On 8 November 2025, she placed fourth in the women's 6.4km race at the Cardiff Cross Challenge in Wales, a gold race part of the World Athletics Cross Country Tour. Keith placed fourth at the Cross de Atapuerca in Spain on 23 November 2025. On 14 December, Keith recovered from an early fall to win the silver medal behind Nadia Battocletti in the senior women’s race at the 2025 European Cross Country Championships, in Portugal, also leading the British team to a silver medal in the team event.

===2026===
Keith was the leading British finisher at the 2026 World Athletics Cross Country Championships in Tallahassee, Florida, placing 25th overall. Keith set a new European 10k record in Castellon, Spain on 22 February, running 30:07 to beat the previous best by fellow-Scot Eilish McColgan by one second. Keith ran 67:13 to place third at the New York City Half Marathon in March 2026. In June, Keith ran a personal best 8:28.35 for the 3000 metres at the 2026 Bislett Games.

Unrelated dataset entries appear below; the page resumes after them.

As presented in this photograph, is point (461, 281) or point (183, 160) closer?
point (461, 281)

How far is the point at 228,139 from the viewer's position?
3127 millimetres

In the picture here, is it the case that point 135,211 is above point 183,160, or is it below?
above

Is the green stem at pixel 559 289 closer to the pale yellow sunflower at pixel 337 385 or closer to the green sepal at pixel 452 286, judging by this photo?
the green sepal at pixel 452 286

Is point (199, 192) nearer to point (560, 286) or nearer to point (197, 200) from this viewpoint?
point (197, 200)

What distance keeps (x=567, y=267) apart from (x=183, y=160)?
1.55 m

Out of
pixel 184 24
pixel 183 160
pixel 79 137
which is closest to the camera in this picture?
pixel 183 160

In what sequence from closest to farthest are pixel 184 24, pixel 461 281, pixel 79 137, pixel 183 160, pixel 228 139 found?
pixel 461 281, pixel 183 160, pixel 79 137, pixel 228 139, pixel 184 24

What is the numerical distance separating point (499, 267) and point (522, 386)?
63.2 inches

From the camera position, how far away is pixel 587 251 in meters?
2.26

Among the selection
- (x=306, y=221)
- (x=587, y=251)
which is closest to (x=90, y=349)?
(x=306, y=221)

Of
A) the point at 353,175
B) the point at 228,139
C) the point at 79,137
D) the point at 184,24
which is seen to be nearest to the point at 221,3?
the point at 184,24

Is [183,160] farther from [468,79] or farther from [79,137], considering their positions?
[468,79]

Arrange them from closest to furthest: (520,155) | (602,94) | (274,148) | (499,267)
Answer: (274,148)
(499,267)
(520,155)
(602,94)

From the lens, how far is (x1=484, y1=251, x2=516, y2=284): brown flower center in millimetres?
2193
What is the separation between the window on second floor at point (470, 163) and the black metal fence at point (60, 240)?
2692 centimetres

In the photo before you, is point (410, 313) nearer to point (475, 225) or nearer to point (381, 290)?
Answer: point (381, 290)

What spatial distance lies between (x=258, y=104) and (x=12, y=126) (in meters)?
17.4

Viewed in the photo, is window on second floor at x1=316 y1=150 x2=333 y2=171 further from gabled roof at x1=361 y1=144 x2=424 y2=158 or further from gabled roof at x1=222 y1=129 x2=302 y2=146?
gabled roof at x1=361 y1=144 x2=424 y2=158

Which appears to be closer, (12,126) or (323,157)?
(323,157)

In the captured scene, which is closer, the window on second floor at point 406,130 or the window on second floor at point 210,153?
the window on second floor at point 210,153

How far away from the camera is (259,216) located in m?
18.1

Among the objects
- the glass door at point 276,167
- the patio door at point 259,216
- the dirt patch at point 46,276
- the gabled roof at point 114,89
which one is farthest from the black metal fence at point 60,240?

Keith was named in the Scottish team for the 2026 Commonwealth Games held in Glasgow, Scotland. In her first race Keith placed ninth in the 10,000 metres, before returning to the track on 30 July and winning the bronze medal in the 5000 metres final. Having animated the race by hitting the front with four laps remaining, she was able to jubilantly celebrate the medal at the end of the race in front of a home crowd, including her 100 year-old grandfather. Two weeks later, she finished eighth in the 10,000 metres at the 2026 European Championships in Birmingham. Having moved to front of the race before later fading from the medal positions Keith said afterwards that she felt "disappointed with how my legs were in the last kilometre but I am proud of myself for giving it a good shot at a medal". Competing in the 5k at the 2026 World Athletics Road Running Championships in Copenhagen on 19 September, she finished 15th in 15:19.

==Personal life==
Keith attended Millburn Academy in Inverness. While a student she won a junior MasterChef competition in 2015. At University Keith studied Sport Science and shared a flat with fellow GB athlete Alyson Bell and triathlete Isla Britton.